Scarlet looked up from her clipboard and sent him a disinterested glance. "Cody, you and Ricky will be with me today. Twins, you'll be with Teddy in the fabric room. Kylie and Angie, you'll be sorting through the catalogues. We all good with that?"
That thing wasn't really a thing, so much as a person. The coffee driven highlighter thief, and absolute menace, known as Ricky, was a perpetual rock in his shoe that he couldn't shake out no matter how hard he tried.
"No, not good," he said, earning an eye roll from Scarlet. "Can me and Kylie work together instead?"
She laughed. "It's cute that you think you have a choice. C'mon."
+
They ended up in the back of Scarlet's car as she drove them to wherever the fuck they were going. Cody didn't really listen to the little details.
She was in the driver seat, singing along to the radio softly under her breath and ignoring their existence.
Ricky was sitting to his right, engrossed in a book that he'd had in his stupid little messenger bag.
"Psst, Hernandez," Cody said. He was ignored, but he could see the way Ricky's focus broke. A win. "Psst."

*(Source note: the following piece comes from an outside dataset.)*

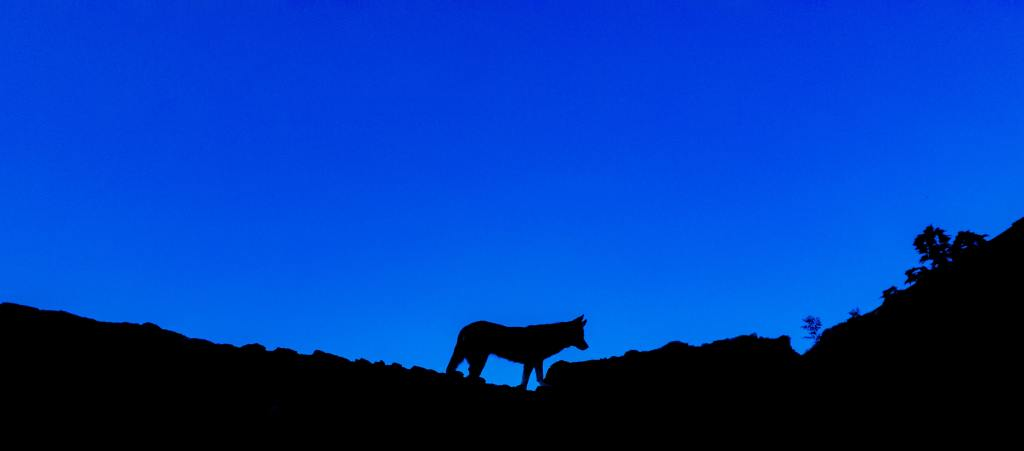 Descriptive image of a wild dog's silhouette.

"You sound like a tire with a hole in it," Ricky grumbled. He closed his book, dog earring the page like the monster that he was. The cover read Brokeback Mountain and something odd swirled in Cody's stomach. "What do you want, Price?"
"Where are we going?" he asked.
For a moment, Ricky stared at him, blank faced and obviously unimpressed. When he realized Cody was actually waiting for an answer, he scoffed. "You don't listen to anyone besides yourself, do you?"

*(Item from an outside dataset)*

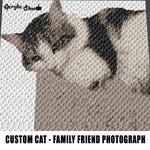 Custom Cat Beloved Family Friend Photograph crochet graphgan blanket pattern; c2c; single crochet; cross stitch; graph; pdf download; instant download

"I'm listening to you not answering my question right now, aren't I?"
Ricky looked to the front of the car. "Miss Scarlet, can you please unlock the car door so I can throw myself out of it? I can't be stuck back here with him any longer."

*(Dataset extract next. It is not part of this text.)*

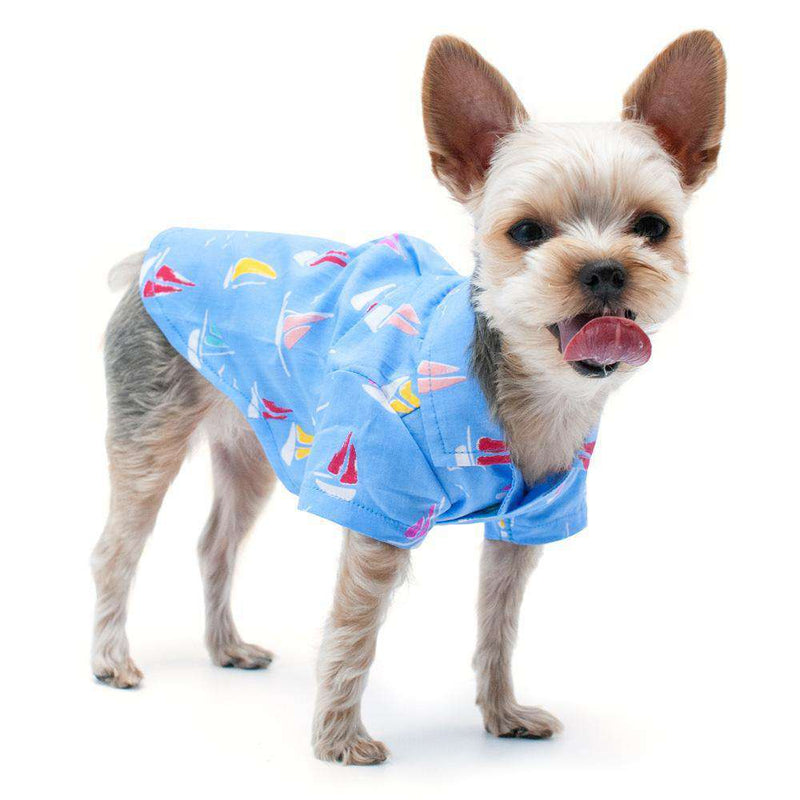 Summer Beach Dog Shirt, Pet Clothes, Furbabeez, [tag]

Scarlet snorted but didn't respond.
"C'mon, just tell me," Cody groaned.
Ricky opened his book, apparently deciding the conversation was over. "Nope. You gotta wrack your pea sized brain to figure it out on your own, or wait til we get there."
Cody glared at the side of his head. "I hate you."
Ricky laughed, a mocking little sound. "The feeling is more than mutual." To add insult to injury, he pulled Cody's stolen highlighter out of his bag, using it to mark a line on his page.
"Stop flirting in my car," Scarlet said. "She's not built for homoeroticism."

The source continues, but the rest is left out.